TASK GOAL
Transcribe the stretch of the R code excerpt below from "# Extract model" through "GT <- attractor_simulation_ground_truth(sim)".

DOCUMENT TEXT
The modeling functions given in modeling_functions should parallel model_attractor_simulation_wisp in structure. For reference, here is the code:
model_attractor_simulation_wisp <- function(
sim,
sim_num,
bs_num = 1e3,
max_fork = 1
) {
# Fit model
model <- wisp(
count.data = sim$data,
variables = list(
bin = "bin_x",
count = "count",
species = "gene",
ran = "replicate",
fixedeffects = c("fixedeffect")
),
fit_only = FALSE,
MCMC.settings = list(MCMC.steps = 0, MCMC.burnin = 0),
bootstraps.num = bs_num,
max.fork = max_fork,
plot.settings = list(print.plots = FALSE),
verbose = FALSE,
ran.seed = sim_num
)
# Extract model results for comparing to ground truth
MR <- extract_wisp_attractor_simulation_results(model)
# Extract ground-truth from simulation
GT <- attractor_simulation_ground_truth(sim)

SUPPLIED ENTRIES
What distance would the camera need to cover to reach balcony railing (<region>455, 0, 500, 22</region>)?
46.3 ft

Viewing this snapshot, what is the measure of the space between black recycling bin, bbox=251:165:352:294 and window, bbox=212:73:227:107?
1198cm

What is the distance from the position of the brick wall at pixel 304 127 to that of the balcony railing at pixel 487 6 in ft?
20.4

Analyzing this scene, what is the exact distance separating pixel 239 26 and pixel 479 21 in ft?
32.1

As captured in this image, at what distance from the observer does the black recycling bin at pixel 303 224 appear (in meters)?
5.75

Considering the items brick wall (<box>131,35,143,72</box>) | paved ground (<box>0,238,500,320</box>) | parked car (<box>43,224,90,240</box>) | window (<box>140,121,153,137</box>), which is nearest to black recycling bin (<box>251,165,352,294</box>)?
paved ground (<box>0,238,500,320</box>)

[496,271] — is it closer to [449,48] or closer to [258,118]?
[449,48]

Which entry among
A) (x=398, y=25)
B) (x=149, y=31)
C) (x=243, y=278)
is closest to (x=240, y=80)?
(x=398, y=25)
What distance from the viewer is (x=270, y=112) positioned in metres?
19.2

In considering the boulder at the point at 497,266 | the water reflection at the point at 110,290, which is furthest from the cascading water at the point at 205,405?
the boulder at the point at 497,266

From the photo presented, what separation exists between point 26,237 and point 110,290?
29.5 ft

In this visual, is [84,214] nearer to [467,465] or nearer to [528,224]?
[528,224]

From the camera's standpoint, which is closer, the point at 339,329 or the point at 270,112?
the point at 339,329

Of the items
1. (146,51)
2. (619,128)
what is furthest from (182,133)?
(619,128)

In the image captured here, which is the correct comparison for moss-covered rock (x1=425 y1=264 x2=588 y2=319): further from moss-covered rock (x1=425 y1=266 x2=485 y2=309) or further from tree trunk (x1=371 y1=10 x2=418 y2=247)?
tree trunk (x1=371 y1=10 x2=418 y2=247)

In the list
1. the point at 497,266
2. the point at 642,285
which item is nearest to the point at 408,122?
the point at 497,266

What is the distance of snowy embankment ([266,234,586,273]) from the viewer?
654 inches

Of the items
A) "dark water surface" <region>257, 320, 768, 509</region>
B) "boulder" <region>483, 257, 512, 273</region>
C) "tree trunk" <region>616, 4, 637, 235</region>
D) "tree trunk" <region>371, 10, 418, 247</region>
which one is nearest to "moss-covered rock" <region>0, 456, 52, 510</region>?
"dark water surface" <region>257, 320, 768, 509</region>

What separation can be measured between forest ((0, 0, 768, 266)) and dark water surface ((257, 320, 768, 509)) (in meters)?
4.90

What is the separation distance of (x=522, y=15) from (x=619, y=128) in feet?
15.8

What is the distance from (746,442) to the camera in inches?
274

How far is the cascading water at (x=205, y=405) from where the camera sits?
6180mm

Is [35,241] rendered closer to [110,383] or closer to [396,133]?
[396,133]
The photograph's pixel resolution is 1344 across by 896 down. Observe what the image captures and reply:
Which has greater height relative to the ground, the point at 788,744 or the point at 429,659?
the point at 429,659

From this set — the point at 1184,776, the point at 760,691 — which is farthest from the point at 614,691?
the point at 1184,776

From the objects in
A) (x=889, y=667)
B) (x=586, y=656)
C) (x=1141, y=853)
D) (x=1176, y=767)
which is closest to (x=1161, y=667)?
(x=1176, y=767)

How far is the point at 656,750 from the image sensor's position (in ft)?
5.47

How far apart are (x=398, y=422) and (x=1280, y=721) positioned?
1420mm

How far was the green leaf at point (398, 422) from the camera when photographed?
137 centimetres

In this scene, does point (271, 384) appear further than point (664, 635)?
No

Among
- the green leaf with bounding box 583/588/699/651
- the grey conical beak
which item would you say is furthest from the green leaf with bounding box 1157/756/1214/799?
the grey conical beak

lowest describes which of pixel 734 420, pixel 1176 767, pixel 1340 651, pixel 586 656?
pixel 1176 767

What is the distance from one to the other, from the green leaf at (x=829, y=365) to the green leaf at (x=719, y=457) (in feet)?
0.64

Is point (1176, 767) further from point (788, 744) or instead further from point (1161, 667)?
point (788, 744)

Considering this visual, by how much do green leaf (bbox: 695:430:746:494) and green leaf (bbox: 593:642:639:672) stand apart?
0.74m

EXPECTED OUTPUT
# Extract model results for comparing to ground truth
MR <- extract_wisp_attractor_simulation_results(model)
# Extract ground-truth from simulation
GT <- attractor_simulation_ground_truth(sim)